La mamá y la maestra Bertha seguirá viva en los cientos (miles?) de corazones que se dejaron tocar por su presencia. De nuevo en mi siguiente Eucaristía estará en el centro de la celebración para agradecer su vida y admirar la grandeza de su presencia y la presencia de su grandeza. Debo y me nace felicitarte Lucha, y así sumarme a tu agradecimiento enorme por tu bella madre.

Sé que lo más inhumano de lo humano es la muerte porque nos llena de preguntas sin respuesta, y más nos conviene aceptar las preguntas que buscar las respuestas que nunca llegarán, pero esas vidas dejan huellas indelebles. “Descálzate porque estás pisando terreno sagrado”, también nos dice el Dios de la vida, porque eso es la muerte: Terreno sagrado al que hay que llegar descalzos y completamente libres.
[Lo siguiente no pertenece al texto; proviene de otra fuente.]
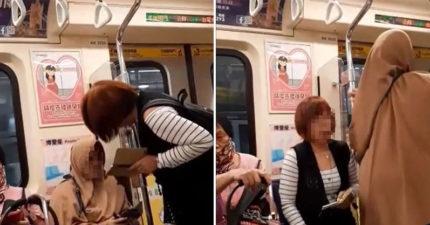 婦人烙英文嗆外籍女「我是老人妳不是」逼讓座 得逞後怒嗆「不教還不會」網友砲翻!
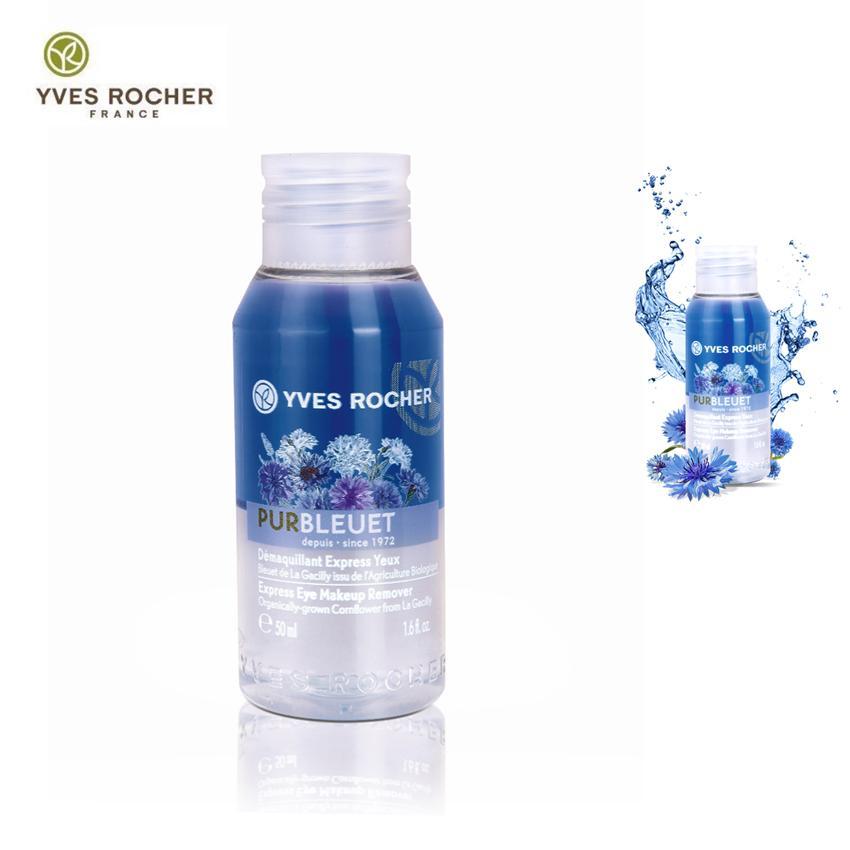[Chính hiệu Yves Pháp] Chai tẩy trang mắt môi Yves Rocher MINI MAKE UP REMOVER 50ML cao cấp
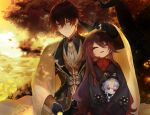 1boy 1girl absurdres ahoge autumn bangs bead_necklace beads black_gloves black_hair black_shorts blurry blurry_background brooch brown_hair cape chinese_clothes closed_eyes clouds cloudy_sky coat coin_hair_ornament collared_shirt colored_tips diamond-shaped_pupils diamond_(shape) doll earrings eyeliner eyeshadow falling_leaves flower formal genshin_impact gloves glowing gradient_hair grass hair_between_eyes hand_on_own_thigh hand_up hat highres hu_tao_(genshin_impact) huge_filesize jacket jewelry leaf long_hair long_sleeves looking_at_viewer makeup mandarin_collar multicolored_hair nature necklace necktie open_mouth orange_hair outdoors ponytail purple_hair purple_headwear qing_guanmao qiqi_(genshin_impact) red_eyeshadow red_shirt ring saliva scenery shadow shirt shorts sidelocks single_earring sky sleeping sleeping_upright sp0i0ppp suit sunlight symbol-shaped_pupils talisman tassel tassel_earrings teeth thumb_ring toned toned_male tree tree_branch twintails very_long_hair vest violet_eyes yellow_cape yellow_eyes yellow_flower zhongli_(genshin_impact)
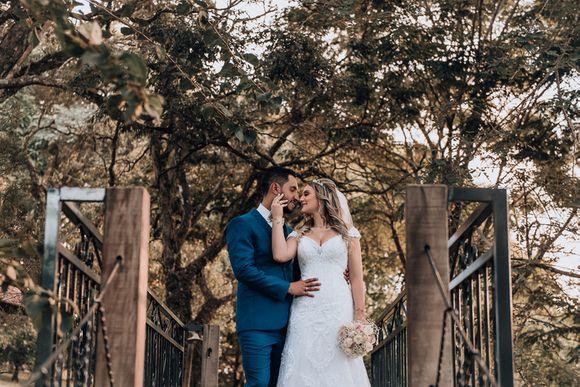 Casamento | Edi & Felipe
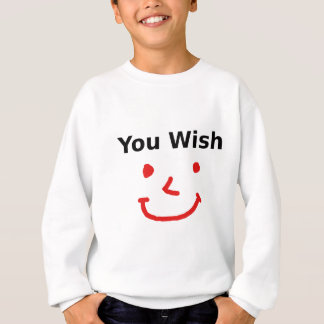 """Agasalho """"Você desejo"""" com smiley face vermelho"""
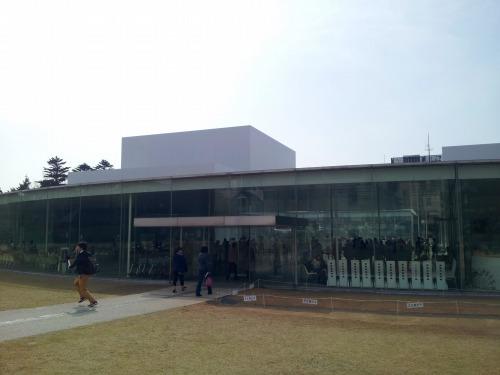 8 21世紀美術館1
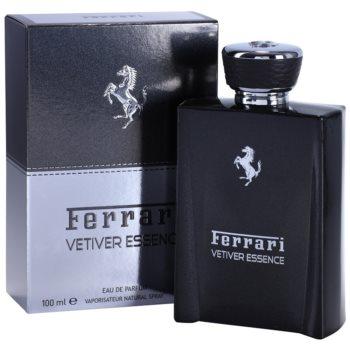 Ferrari Vetiver Essence парфюмна вода за мъже 1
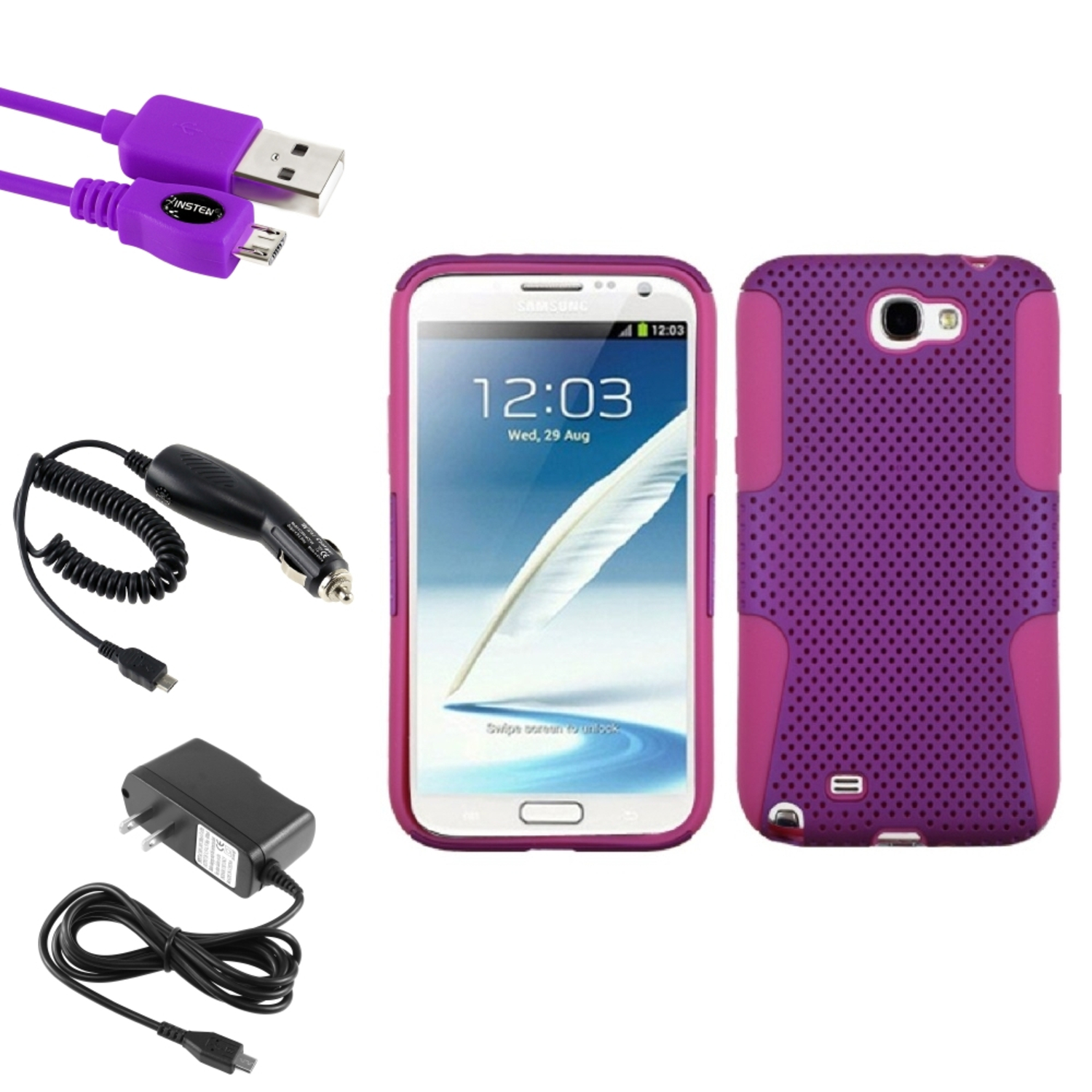Insten Hot Pink/Purple Hybrid Case Charger USB For Samsung Galaxy Note 2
Mamá Bertha trazó el camino por el que fue tocando muchas vidas. Como el pueblo de Israel llegó a la tierra prometida, esa tierra que ella fue construyendo en su caminar de años. Que siga siendo tu inspiración y la inspiración de quienes se dejaron tocar por ella para seguir de camino en el camino que deja trazado.                       

Igual que ella, sin duda y en silencio tal vez, bendijo tu vida y la de tus hermanas, hoy también bendices la vida de tu hijo que brinca del sentimiento (eso es el enamoramiento) al compromiso y la opción (eso es el amor). Nuestra presencia prudente y callada hasta ese rincón del mundo se suma a la bendición que das. Dile a tu hijo que va la nuestra también junto con un abrazo solidario”.